The Shy Tories? I think I just found the name for my next band
I guess this has been asked before, but here goes: Is it known or are there any theories why Morgan (including its phone polls) and Essential Research consistently show higher ALP and lower coalition voting intentions than Newspoll and ACNielsen? It is not unusual for Morgan and ER to have the ALP’s vote in the 60s, but to my knowledge this has never happened in a Newspoll or ACNielsen poll.
Morgan phone polls pretty much track the other phone pollster results and their last poll before any given election is statistically the same as the other phone pollsters. Their face to face polls definitely have a lean toward the ALP (you’ll also notice that the final Morgan poll is always a phone poll rather than a face to face poll), and that probably comes from their sampling frame – people who are at home in the middle of the day and agree to be polled face to face have some sort of structural political lean toward Labor.
Just why they do is a mystery.
Essential Report doesnt include “leaners” in their figures. For instance, Newspoll asks people who they would vote for if an election were held today, and if they were uncommitted, who are they leaning toward. Essential on the other hand just removes those leaners, making the Essential polls effectively a poll of decided voters, and decided voters only.
As a result, if Essential has a larger ALP vote than the other pollsters it suggests to us that either the ALP vote is harder than the Coalition vote (as in the Coalition vote as estimated by other pollsters has a large component of uncommitteds that are leaning toward the Coalition) AND/OR that Essential has a slightly skewed sample that isnt exactly representative of the broader public. We can’t disentangle those effects until an election occurs – and as Essential are relatively new pollsters on the block, their D-Day will come at the next election where we’ll be able to see how their polls stack up against the election outcome.
Thanks, Possum.
I see that the most recent Morgan phone polls are much the same as the others, though there were six in a row in early 2008 ranging from 60.0 to 63.5 2PP.

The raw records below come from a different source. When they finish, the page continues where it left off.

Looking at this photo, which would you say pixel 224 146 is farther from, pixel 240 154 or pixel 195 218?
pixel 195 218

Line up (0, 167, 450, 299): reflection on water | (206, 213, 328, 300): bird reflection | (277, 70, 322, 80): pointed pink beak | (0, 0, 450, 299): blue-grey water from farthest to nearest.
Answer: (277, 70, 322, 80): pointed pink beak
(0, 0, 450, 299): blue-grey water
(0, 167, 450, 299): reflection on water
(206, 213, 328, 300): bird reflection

If F2F polls have a known bias I wonder why Morgan sticks to them. I remember a debate on the 7.30 Report many years ago in which he was very firm and a little abrasive in claiming that F2F is the right way to do a poll and phone the wrong way, while Sol Lebovic was just as firm that F2F is wrong and phone is right. Maybe he’s defended F2F too strongly to drop them.

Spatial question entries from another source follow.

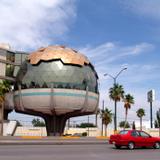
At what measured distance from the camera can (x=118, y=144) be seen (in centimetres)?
2388

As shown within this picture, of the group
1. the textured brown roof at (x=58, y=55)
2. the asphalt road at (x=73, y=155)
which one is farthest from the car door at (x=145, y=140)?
the textured brown roof at (x=58, y=55)

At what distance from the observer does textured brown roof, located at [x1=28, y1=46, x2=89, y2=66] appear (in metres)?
66.6

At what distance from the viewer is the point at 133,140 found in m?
23.8

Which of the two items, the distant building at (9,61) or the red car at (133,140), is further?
the distant building at (9,61)

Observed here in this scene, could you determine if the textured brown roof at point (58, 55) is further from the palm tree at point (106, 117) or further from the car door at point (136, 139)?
the car door at point (136, 139)

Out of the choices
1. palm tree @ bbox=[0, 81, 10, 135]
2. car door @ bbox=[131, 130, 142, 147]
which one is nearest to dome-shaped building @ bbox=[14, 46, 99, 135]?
palm tree @ bbox=[0, 81, 10, 135]

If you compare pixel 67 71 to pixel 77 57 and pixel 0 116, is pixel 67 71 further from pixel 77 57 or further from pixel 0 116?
pixel 0 116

> the female vote is historically far more volatile than the male vote
)
> (please discuss
Where discuss==speculate wildly ?
There are so many factors at play, it’s hard to pick just one.
Richard Green has already done a nice job on degree of staistical deviation in political belief above. What about I do ‘identification with brand’?
One factor in voter lock on to a given party is how strongly the voter identifies with that party. This is oversimplifying, but how much they think the party is like themselves.
All the major Australian parties are male dominated, the processes that create their shared values are male dominated, and their representatives are mostly male. They have a male image.
As such, it’s easier for men to align themselves more precisely with one party, and thus to see themselves as clearly unlike the other party. For women, it is a bit harder to align themselves with either party. The psychic distance to either party is greater, and the perceived distance between the parties is thus reduced.
Result: men are more likely than women to feel a strong allegiance to a party.